島根のある食品メーカーでは、東京在住のマーケティングコンサルタントと「月20時間の副業契約」を締結。月額10万円の報酬で、自社のブランディング戦略のアドバイスを受けています。フルタイムで雇用すれば年収600万円以上が必要な人材を、年間120万円で活用できている計算です。
地域の複業人材の活用
中国・四国には、農業や漁業と別の仕事を兼業している「複業人材」が伝統的に存在します。この文化を活かし、「農繁期は農業、農閑期は自社の仕事」というフレキシブルな働き方を提供する企業もあります。
高知のある建設会社では、農業を営みながら建設作業員として働く社員を複数名雇用しています。農繁期(4〜6月、9〜11月)は週3日勤務、それ以外は週5日勤務。この柔軟な働き方が、「農業も続けたいけど、安定収入もほしい」という地元人材のニーズに合致し、採用・定着に成功しています。
官民連携の副業スキーム
総務省の「地域おこし企業人」制度や、自治体が推進する「プロフェッショナル人材事業」を活用して、都市部の企業に勤める人材が中国・四国の企業で副業的に関わるスキームがあります。中小企業にとっては、専門人材を低コストで活用できるメリットがあります。
副業・兼業制度の導入ステップ
ステップ1:社内の実態把握
まず、社員の副業に対するニーズを把握する。匿名アンケートで「副業に興味があるか」「どんな副業をしたいか」「本業への影響をどう考えるか」を聞く。
ステップ2:制度設計
就業規則の改定、申請・報告のフロー、競業避止のルール、労働時間管理の方法を設計する。社会保険労務士の助言を受けることをおすすめします。
ステップ3:トライアル実施
全社員に一斉展開するのではなく、希望者数名で半年間のトライアルを実施する。トライアル中に「本業への影響」「健康面の問題」「運用上の課題」を検証する。
ステップ4:本格導入と定期見直し
トライアルの結果を踏まえて、全社展開する。導入後も半年に1回、制度の運用状況をレビューし、必要に応じてルールを見直す。
副業・兼業制度の導入コスト
制度の導入自体にかかるコストは限定的です。
就業規則の改定:社会保険労務士に依頼する場合、5〜15万円程度。 社内説明会の実施:社内のリソースで対応可能。外部講師を招く場合は10〜20万円。 申請・管理の仕組み:Googleフォームやスプレッドシートで十分に管理可能。 継続的な運用コスト:人事担当者の工数(月2〜5時間程度)。

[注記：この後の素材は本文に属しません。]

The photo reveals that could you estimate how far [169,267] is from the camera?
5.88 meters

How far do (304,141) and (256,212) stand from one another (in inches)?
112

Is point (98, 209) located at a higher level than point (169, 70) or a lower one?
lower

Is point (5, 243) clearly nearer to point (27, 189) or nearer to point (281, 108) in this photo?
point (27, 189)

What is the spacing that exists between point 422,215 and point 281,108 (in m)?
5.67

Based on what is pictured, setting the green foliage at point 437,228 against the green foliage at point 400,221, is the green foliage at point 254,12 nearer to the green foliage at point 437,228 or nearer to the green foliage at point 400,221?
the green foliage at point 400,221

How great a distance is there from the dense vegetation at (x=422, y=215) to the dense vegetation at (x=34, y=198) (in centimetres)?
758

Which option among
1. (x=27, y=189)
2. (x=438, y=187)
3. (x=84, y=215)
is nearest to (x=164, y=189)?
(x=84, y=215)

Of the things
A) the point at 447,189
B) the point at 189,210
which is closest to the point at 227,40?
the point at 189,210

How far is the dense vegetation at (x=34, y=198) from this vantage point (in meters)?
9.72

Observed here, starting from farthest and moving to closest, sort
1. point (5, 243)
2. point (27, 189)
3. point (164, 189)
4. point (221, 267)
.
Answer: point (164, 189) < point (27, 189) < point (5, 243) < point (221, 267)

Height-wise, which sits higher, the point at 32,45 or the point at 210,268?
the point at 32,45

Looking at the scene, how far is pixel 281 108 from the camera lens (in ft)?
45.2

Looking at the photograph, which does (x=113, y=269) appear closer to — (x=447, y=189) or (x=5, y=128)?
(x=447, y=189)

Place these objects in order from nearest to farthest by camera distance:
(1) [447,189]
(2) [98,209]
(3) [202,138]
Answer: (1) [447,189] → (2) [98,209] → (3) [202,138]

合計で初期投資は10〜30万円程度。採用力の向上、離職率の改善、社員のスキルアップといった効果を考えれば、投資対効果は十分です。
まとめ
副業・兼業制度は、中国・四国の中小企業にとって「リスク」ではなく「機会」です。社員のスキルと視野を広げ、採用競争力を高め、離職を防ぎ、外部の人脈やノウハウを組織に取り込む——こうした効果が期待できます。
大切なのは、「適切なルールの下で認める」こと。競業避止、情報管理、労働時間の上限、本業への影響確認——最低限のガードレールを設けた上で、社員の自律的なキャリア形成を支援する。

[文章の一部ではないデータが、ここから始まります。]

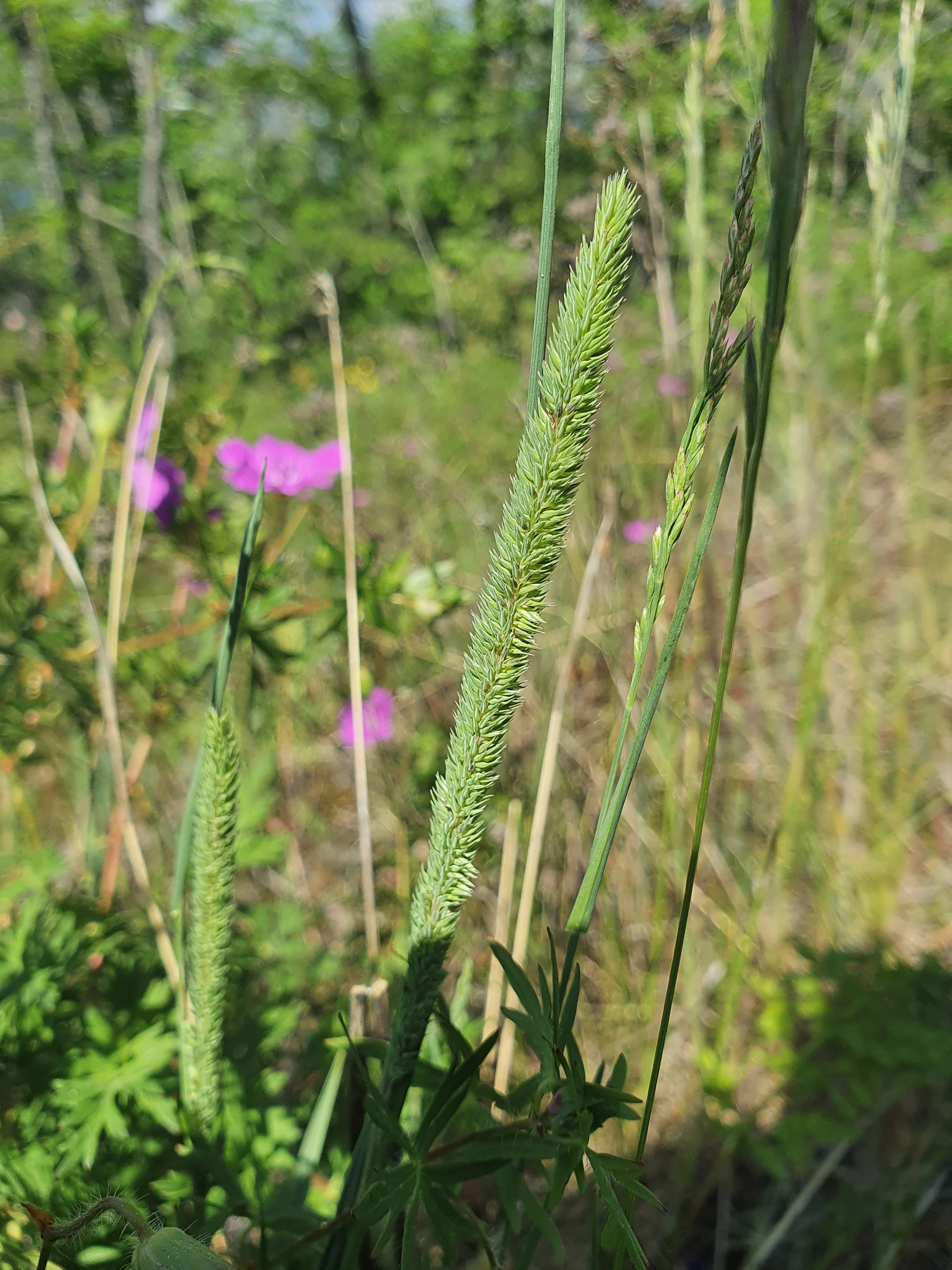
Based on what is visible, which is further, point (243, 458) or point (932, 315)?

中国・四国の企業が、副業・兼業を通じて「人材の幅」を広げていく。自社の枠にとどまらない知識・スキル・人脈が、この地域の企業と産業の可能性を広げていく。その第一歩として、副業・兼業制度の導入を検討していただきたいと思います。
社員一人ひとりの「やりたい」「挑戦したい」という意欲を、会社の力に変えていく。副業・兼業制度は、その仕組みの一つです。中国・四国の企業が、社員の可能性を最大限に引き出す組織づくりを進めていかれることを願っています。